Colour and Vision, Natural History Museum, 15th Jul - 6th Nov 2016.

'Through the eyes of nature, a show that opens our eyes to a psychedelic universe' was how this exhibition was described, a look at how vision has evolved and how different organisms see colour. It charted the evolution of the eyes, the uses of colour in nature, from a warning or disguise to an irresistible invitation, and explains how colour works.

 

A light installation by Liz West at the start of the exhibition delights in this human visionary spectrum, from red to violet. [Inspired by Newtons seven-fold colour spectrum]. The installation mixes luminous colour and radiant light. By replicating white light through prisms, the room is drenched in pure saturated colour.

 

The second piece of human interactive colour play in the penultimate wall in the exhibition.
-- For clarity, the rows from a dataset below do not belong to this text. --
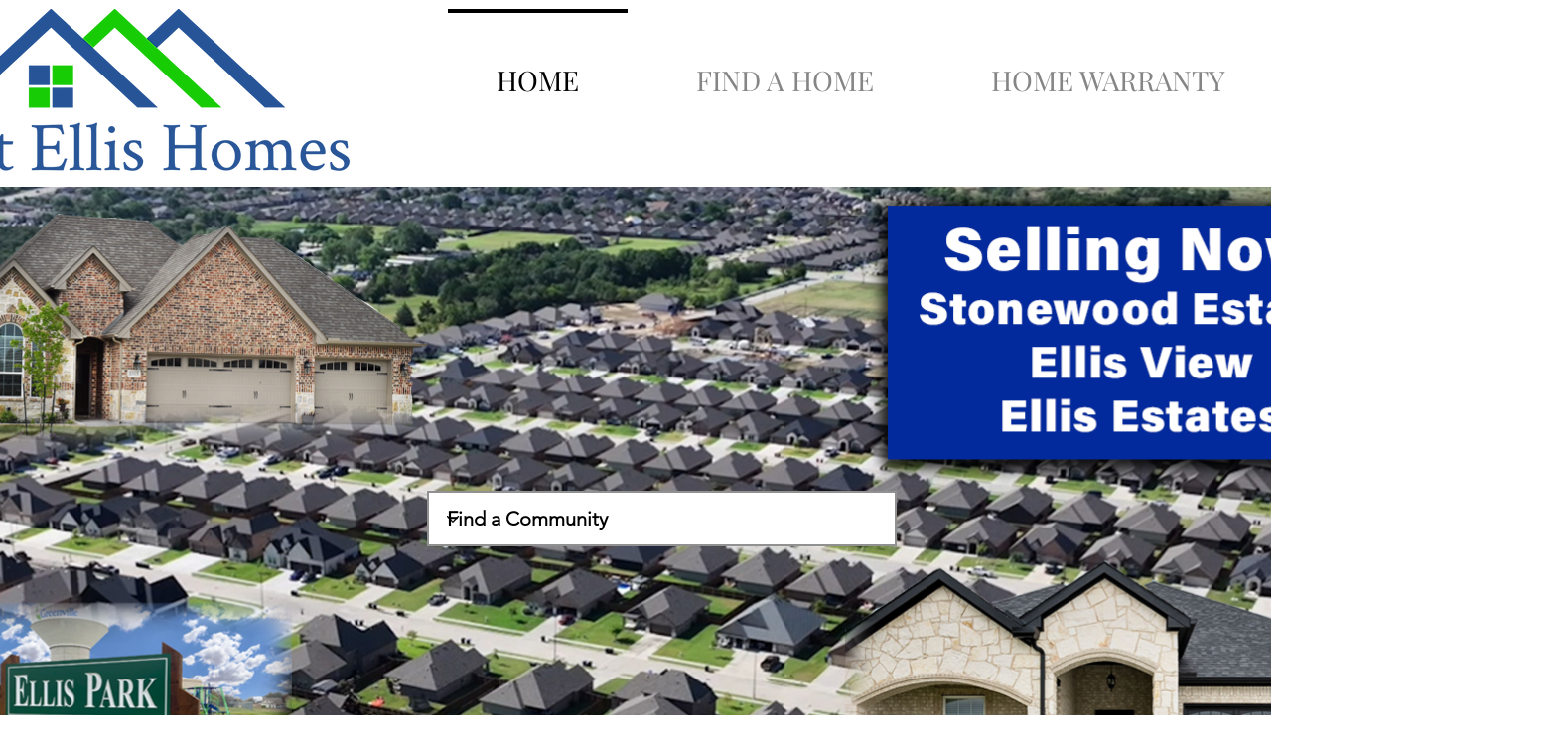

--- FILE ---
content_type: text/css; charset=utf-8
request_url: https://www.scottellishomes.net/_serverless/pro-gallery-css-v4-server/layoutCss?ver=2&id=comp-l1fehhvp&items=1764_1920_1080%7C3473_1067_628%7C3720_4032_3024%7C3656_1021_552%7C3647_3333_2896%7C3723_4032_3024%7C3526_4032_3024%7C3502_3240_2160%7C3510_1417_748%7C3396_3840_2560%7C3795_4032_3024%7C3514_2223_1221&container=1215_1280_464_720&options=layoutParams_cropRatio:1.3333333333333333%7ClayoutParams_structure_galleryRatio_value:0%7ClayoutParams_repeatingGroupTypes:%7ClayoutParams_gallerySpacing:0%7CgroupTypes:1%7CnumberOfImagesPerRow:3%7CcollageAmount:0.8%7CtextsVerticalPadding:0%7CtextsHorizontalPadding:0%7CcalculateTextBoxHeightMode:MANUAL%7CtargetItemSize:45%7CcubeRatio:1.3333333333333333%7CexternalInfoHeight:0%7CexternalInfoWidth:0%7CisRTL:false%7CisVertical:false%7CminItemSize:120%7CgroupSize:1%7CchooseBestGroup:true%7CcubeImages:false%7CcubeType:fit%7CsmartCrop:false%7CcollageDensity:1%7CimageMargin:10%7ChasThumbnails:false%7CgalleryThumbnailsAlignment:bottom%7CgridStyle:1%7CtitlePlacement:SHOW_ON_HOVER%7CarrowsSize:23%7CslideshowInfoSize:200%7CimageInfoType:NO_BACKGROUND%7CtextBoxHeight:0%7CscrollDirection:1%7CgalleryLayout:4%7CgallerySizeType:smart%7CgallerySize:45%7CcropOnlyFill:true%7CnumberOfImagesPerCol:1%7CgroupsPerStrip:0%7Cscatter:0%7CenableInfiniteScroll:true%7CthumbnailSpacings:5%7CarrowsPosition:0%7CthumbnailSize:120%7CcalculateTextBoxWidthMode:PERCENT%7CtextBoxWidthPercent:50%7CuseMaxDimensions:false%7CrotatingGroupTypes:%7CfixedColumns:0%7CrotatingCropRatios:%7CgallerySizePx:0%7CplaceGroupsLtr:false
body_size: 46
content:
#pro-gallery-comp-l1fehhvp .pro-gallery-parent-container{ width: 1280px !important; height: 464px !important; } #pro-gallery-comp-l1fehhvp [data-hook="item-container"][data-idx="0"].gallery-item-container{opacity: 1 !important;display: block !important;transition: opacity .2s ease !important;top: 0px !important;left: 0px !important;right: auto !important;height: 464px !important;width: 825px !important;} #pro-gallery-comp-l1fehhvp [data-hook="item-container"][data-idx="0"] .gallery-item-common-info-outer{height: 100% !important;} #pro-gallery-comp-l1fehhvp [data-hook="item-container"][data-idx="0"] .gallery-item-common-info{height: 100% !important;width: 100% !important;} #pro-gallery-comp-l1fehhvp [data-hook="item-container"][data-idx="0"] .gallery-item-wrapper{width: 825px !important;height: 464px !important;margin: 0 !important;} #pro-gallery-comp-l1fehhvp [data-hook="item-container"][data-idx="0"] .gallery-item-content{width: 825px !important;height: 464px !important;margin: 0px 0px !important;opacity: 1 !important;} #pro-gallery-comp-l1fehhvp [data-hook="item-container"][data-idx="0"] .gallery-item-hover{width: 825px !important;height: 464px !important;opacity: 1 !important;} #pro-gallery-comp-l1fehhvp [data-hook="item-container"][data-idx="0"] .item-hover-flex-container{width: 825px !important;height: 464px !important;margin: 0px 0px !important;opacity: 1 !important;} #pro-gallery-comp-l1fehhvp [data-hook="item-container"][data-idx="0"] .gallery-item-wrapper img{width: 100% !important;height: 100% !important;opacity: 1 !important;} #pro-gallery-comp-l1fehhvp [data-hook="item-container"][data-idx="1"].gallery-item-container{opacity: 1 !important;display: block !important;transition: opacity .2s ease !important;top: 0px !important;left: 835px !important;right: auto !important;height: 464px !important;width: 788px !important;} #pro-gallery-comp-l1fehhvp [data-hook="item-container"][data-idx="1"] .gallery-item-common-info-outer{height: 100% !important;} #pro-gallery-comp-l1fehhvp [data-hook="item-container"][data-idx="1"] .gallery-item-common-info{height: 100% !important;width: 100% !important;} #pro-gallery-comp-l1fehhvp [data-hook="item-container"][data-idx="1"] .gallery-item-wrapper{width: 788px !important;height: 464px !important;margin: 0 !important;} #pro-gallery-comp-l1fehhvp [data-hook="item-container"][data-idx="1"] .gallery-item-content{width: 788px !important;height: 464px !important;margin: 0px 0px !important;opacity: 1 !important;} #pro-gallery-comp-l1fehhvp [data-hook="item-container"][data-idx="1"] .gallery-item-hover{width: 788px !important;height: 464px !important;opacity: 1 !important;} #pro-gallery-comp-l1fehhvp [data-hook="item-container"][data-idx="1"] .item-hover-flex-container{width: 788px !important;height: 464px !important;margin: 0px 0px !important;opacity: 1 !important;} #pro-gallery-comp-l1fehhvp [data-hook="item-container"][data-idx="1"] .gallery-item-wrapper img{width: 100% !important;height: 100% !important;opacity: 1 !important;} #pro-gallery-comp-l1fehhvp [data-hook="item-container"][data-idx="2"].gallery-item-container{opacity: 1 !important;display: block !important;transition: opacity .2s ease !important;top: 0px !important;left: 1633px !important;right: auto !important;height: 464px !important;width: 619px !important;} #pro-gallery-comp-l1fehhvp [data-hook="item-container"][data-idx="2"] .gallery-item-common-info-outer{height: 100% !important;} #pro-gallery-comp-l1fehhvp [data-hook="item-container"][data-idx="2"] .gallery-item-common-info{height: 100% !important;width: 100% !important;} #pro-gallery-comp-l1fehhvp [data-hook="item-container"][data-idx="2"] .gallery-item-wrapper{width: 619px !important;height: 464px !important;margin: 0 !important;} #pro-gallery-comp-l1fehhvp [data-hook="item-container"][data-idx="2"] .gallery-item-content{width: 619px !important;height: 464px !important;margin: 0px 0px !important;opacity: 1 !important;} #pro-gallery-comp-l1fehhvp [data-hook="item-container"][data-idx="2"] .gallery-item-hover{width: 619px !important;height: 464px !important;opacity: 1 !important;} #pro-gallery-comp-l1fehhvp [data-hook="item-container"][data-idx="2"] .item-hover-flex-container{width: 619px !important;height: 464px !important;margin: 0px 0px !important;opacity: 1 !important;} #pro-gallery-comp-l1fehhvp [data-hook="item-container"][data-idx="2"] .gallery-item-wrapper img{width: 100% !important;height: 100% !important;opacity: 1 !important;} #pro-gallery-comp-l1fehhvp [data-hook="item-container"][data-idx="3"]{display: none !important;} #pro-gallery-comp-l1fehhvp [data-hook="item-container"][data-idx="4"]{display: none !important;} #pro-gallery-comp-l1fehhvp [data-hook="item-container"][data-idx="5"]{display: none !important;} #pro-gallery-comp-l1fehhvp [data-hook="item-container"][data-idx="6"]{display: none !important;} #pro-gallery-comp-l1fehhvp [data-hook="item-container"][data-idx="7"]{display: none !important;} #pro-gallery-comp-l1fehhvp [data-hook="item-container"][data-idx="8"]{display: none !important;} #pro-gallery-comp-l1fehhvp [data-hook="item-container"][data-idx="9"]{display: none !important;} #pro-gallery-comp-l1fehhvp [data-hook="item-container"][data-idx="10"]{display: none !important;} #pro-gallery-comp-l1fehhvp [data-hook="item-container"][data-idx="11"]{display: none !important;} #pro-gallery-comp-l1fehhvp .pro-gallery-prerender{height:464px !important;}#pro-gallery-comp-l1fehhvp {height:464px !important; width:1280px !important;}#pro-gallery-comp-l1fehhvp .pro-gallery-margin-container {height:464px !important;}#pro-gallery-comp-l1fehhvp .one-row:not(.thumbnails-gallery) {height:469px !important; width:1290px !important;}#pro-gallery-comp-l1fehhvp .one-row:not(.thumbnails-gallery) .gallery-horizontal-scroll {height:469px !important;}#pro-gallery-comp-l1fehhvp .pro-gallery-parent-container:not(.gallery-slideshow) [data-hook=group-view] .item-link-wrapper::before {height:469px !important; width:1290px !important;}#pro-gallery-comp-l1fehhvp .pro-gallery-parent-container {height:464px !important; width:1280px !important;}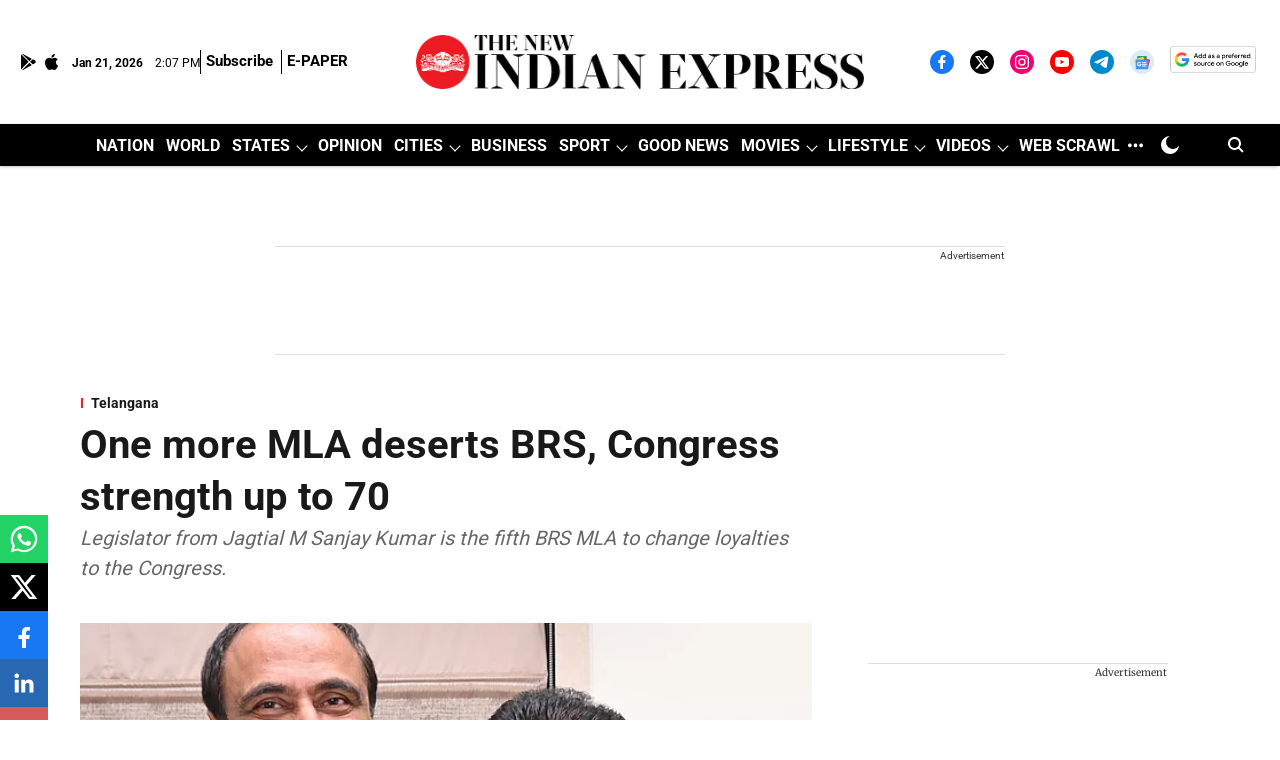

--- FILE ---
content_type: text/html; charset=utf-8
request_url: https://www.google.com/recaptcha/api2/aframe
body_size: 153
content:
<!DOCTYPE HTML><html><head><meta http-equiv="content-type" content="text/html; charset=UTF-8"></head><body><script nonce="nRYQ_kY-dbFwAqCMgKPuaw">/** Anti-fraud and anti-abuse applications only. See google.com/recaptcha */ try{var clients={'sodar':'https://pagead2.googlesyndication.com/pagead/sodar?'};window.addEventListener("message",function(a){try{if(a.source===window.parent){var b=JSON.parse(a.data);var c=clients[b['id']];if(c){var d=document.createElement('img');d.src=c+b['params']+'&rc='+(localStorage.getItem("rc::a")?sessionStorage.getItem("rc::b"):"");window.document.body.appendChild(d);sessionStorage.setItem("rc::e",parseInt(sessionStorage.getItem("rc::e")||0)+1);localStorage.setItem("rc::h",'1769004442696');}}}catch(b){}});window.parent.postMessage("_grecaptcha_ready", "*");}catch(b){}</script></body></html>

--- FILE ---
content_type: application/javascript; charset=utf-8
request_url: https://fundingchoicesmessages.google.com/f/AGSKWxUtnXXs2k9kkSQEPZjeFSBIUAlf0FY3guLl4DVgucGO9iy8ologHysxJKPjn2KDQ1LCsehdofq929kDksEQW-fbxxozDVxIg6rMJptvwUKYxuTlAZZPj8tQQfG5goi5OTl1vOCAgNAGexXcJHpDzhVC0tsmNdS9ZwV1bS5hO2w9iCD7e5m_mEQcFv8=/_/ProductAd./adblocker.js/adzonecenteradhomepage./Ads_WFC./admarker_
body_size: -1293
content:
window['b1ac5fd8-2c3a-4553-aae6-9d6e26fb6a56'] = true;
Displayed in big iridescent letters are words; such as Deceit, Femininity, Strength, Jealousy. The audience are then invited to place coloured cards - yellow, orange, red, pink, purple, blue, green - on hooks surrounding these words. The object being that, that is the colour that you associate with that word. No cards are removed, the colours around each word build up and change as the exhibition goes on.

 

My interest for both these installations were the colour associations. With Liz West, it was about how you viewed these colours in their purest forms and acknowledging how humans see. The latter was understanding that different people associate different colours with different ideas. Femininity did not have just Pink around it, it had Red and Purple. Strength had Green, Jealousy had Red and Yellow.